• [Task directions]
Copy the lines below exactly, starting at the one with "Young beautiful woman" and ending at the one with "Отель Dajti Tower Belvedere Hotel Албания, Тирана", and leave out any picture.

• [Listed entries]
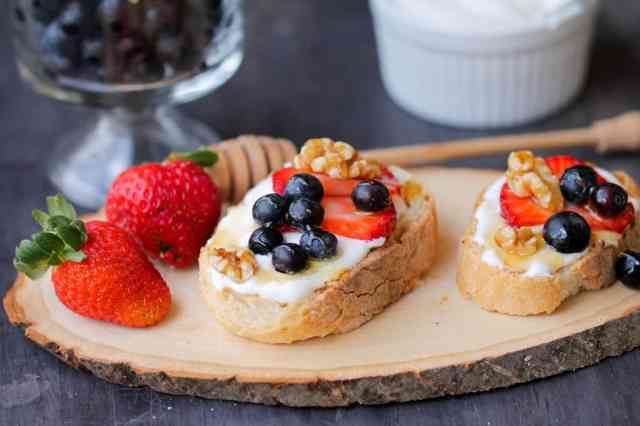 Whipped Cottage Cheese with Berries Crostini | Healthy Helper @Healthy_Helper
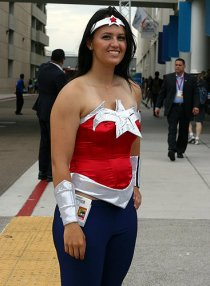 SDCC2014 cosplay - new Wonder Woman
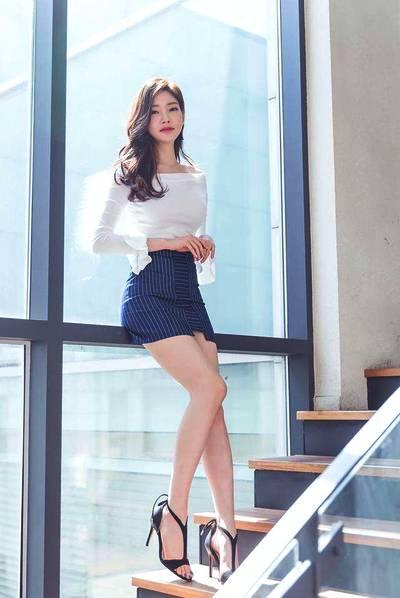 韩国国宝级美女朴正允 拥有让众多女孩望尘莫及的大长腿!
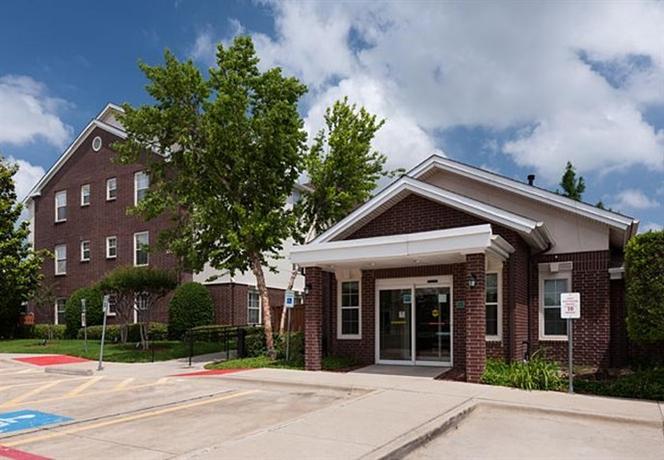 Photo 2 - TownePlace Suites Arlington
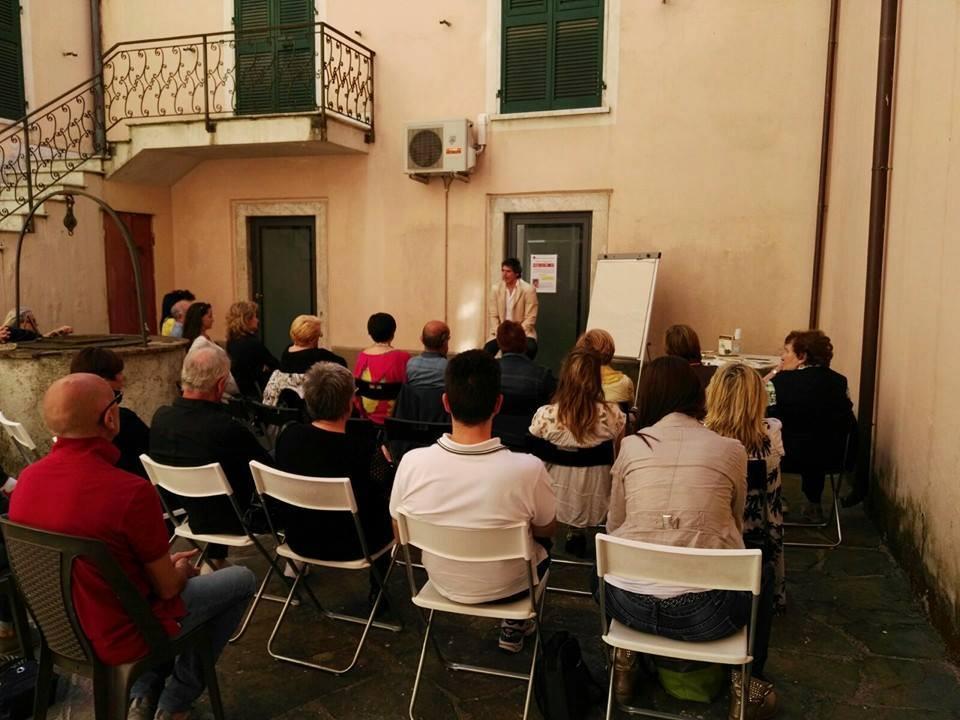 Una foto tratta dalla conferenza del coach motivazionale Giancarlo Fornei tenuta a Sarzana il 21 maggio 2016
* * *
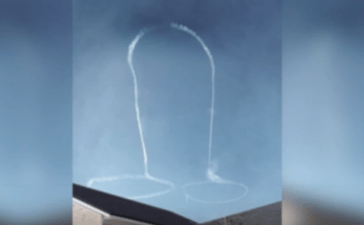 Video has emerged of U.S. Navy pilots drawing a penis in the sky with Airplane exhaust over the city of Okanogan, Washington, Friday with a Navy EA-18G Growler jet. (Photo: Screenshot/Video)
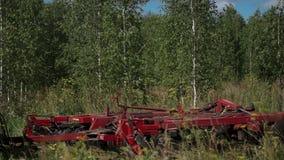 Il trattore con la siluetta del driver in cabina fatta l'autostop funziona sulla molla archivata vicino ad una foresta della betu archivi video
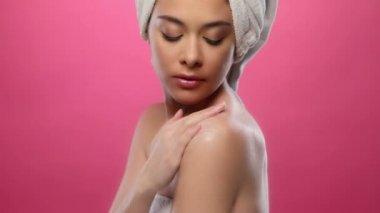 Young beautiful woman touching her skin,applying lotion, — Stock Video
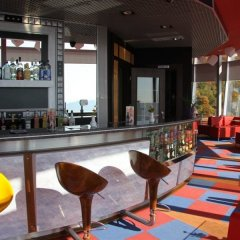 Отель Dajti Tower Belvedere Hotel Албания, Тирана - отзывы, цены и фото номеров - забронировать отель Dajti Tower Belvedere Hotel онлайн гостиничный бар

• [Output for this task]
 Young beautiful woman touching her skin,applying lotion, — Stock Video
 Отель Dajti Tower Belvedere Hotel Албания, Тирана - отзывы, цены и фото номеров - забронировать отель Dajti Tower Belvedere Hotel онлайн гостиничный бар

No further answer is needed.